Pair-wise Interaction-based Association Mapping
- Grab GSL library and put into the current directory in subdirectory gsl/
- Fill out iron.json credentials
- ironworker upload piam
- ironworker queue piam
The multi-thread/parallel PIAM program uses fast methods to search for gene-gene interactions for common diseases from case-control-designed genome-wide SNP data of genome-wide association studies (GWAS). The programs are easy to use; however, before practice on real data, it is recommended to fully understand the principles which are not difficult for most statistical geneticists.
PIAM uses the following strategy: First step, single-locus tests are performed, and then all SNPs are divided by a family-wise significant single-locus p-value threshold, into SNP subset A (significant) and subset B (non-significant).

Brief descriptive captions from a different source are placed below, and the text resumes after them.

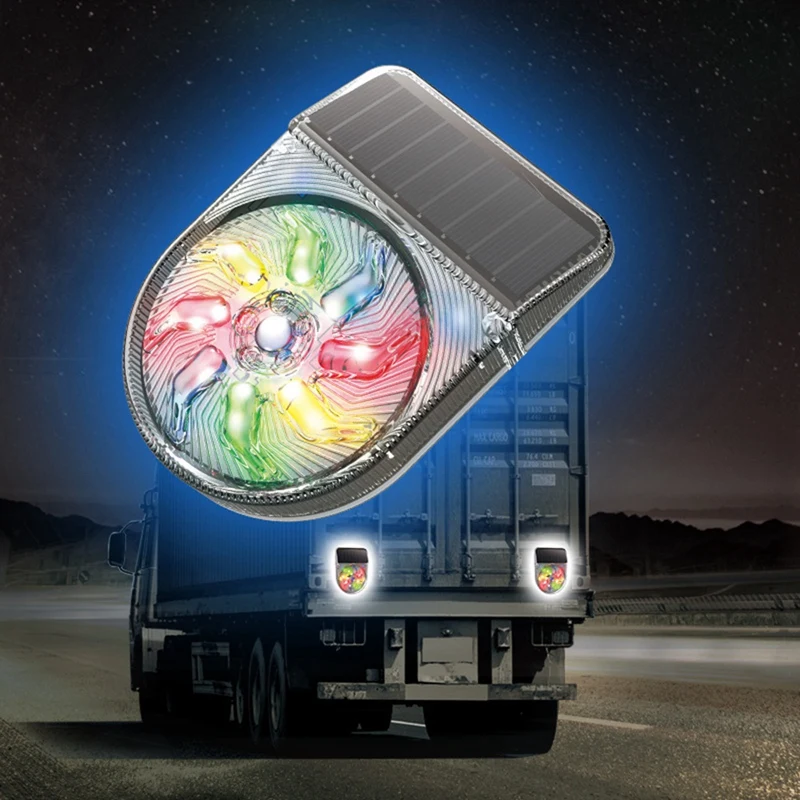 Car Smart Sensor Solar Warning Light Rear-End Collision Prevention Flashing Light LED Truck Parking Light
Car Smart Sensor Solar Warning Light Rear-End Collision Prevention Flashing Light LED Truck Parking Light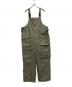 DAIWA PIER39（ダイワ ピア39）の古着「TECH MIL FLIGHT OVERALLS」｜カーキ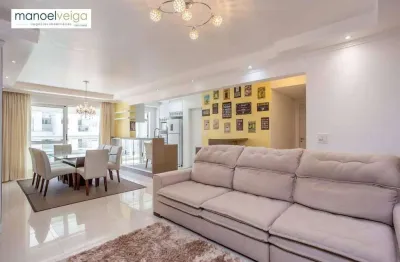 Apartamento com 3 dormitórios à venda, 119 m² por r$ 1.450.000,00 - água verde - curitiba/pr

Second step, the pair-wise epistatic search, conditional search, and simultaneous search are performed within A, between A and B, and within B, respectively; the marginal effects of SNPs in subset A were “removed” in the two-locus tests, to avoid too many significant interactions merely caused by a few SNPs in subset A. Bonferroni correction is used for N multiple tests, in which N is the number of tests for all three search situations. PIAM use the likelihood ratio tests based on logistic regression models, and the statistics for the conditional search and simultaneous search are calculated with contingency tables (which are collected in a fast manner) to save computational time. For more details, please refer to “Brief_Method.ppt” or the reference article.
We implemented the two steps mentioned above into two separate programs, one program for the single-locus tests, and the other multi-thread/parallel program for two-locus tests. The users could flexibly modify the parameters for the searches, even for some special use; However, please be aware of what the parameters are used for, to avoid misuse of these programs. As a search tool, PIAM gives raw results for interactions which do not always represent true associations, and please read the reference article for details on the subsequent filtering/analysis of the results.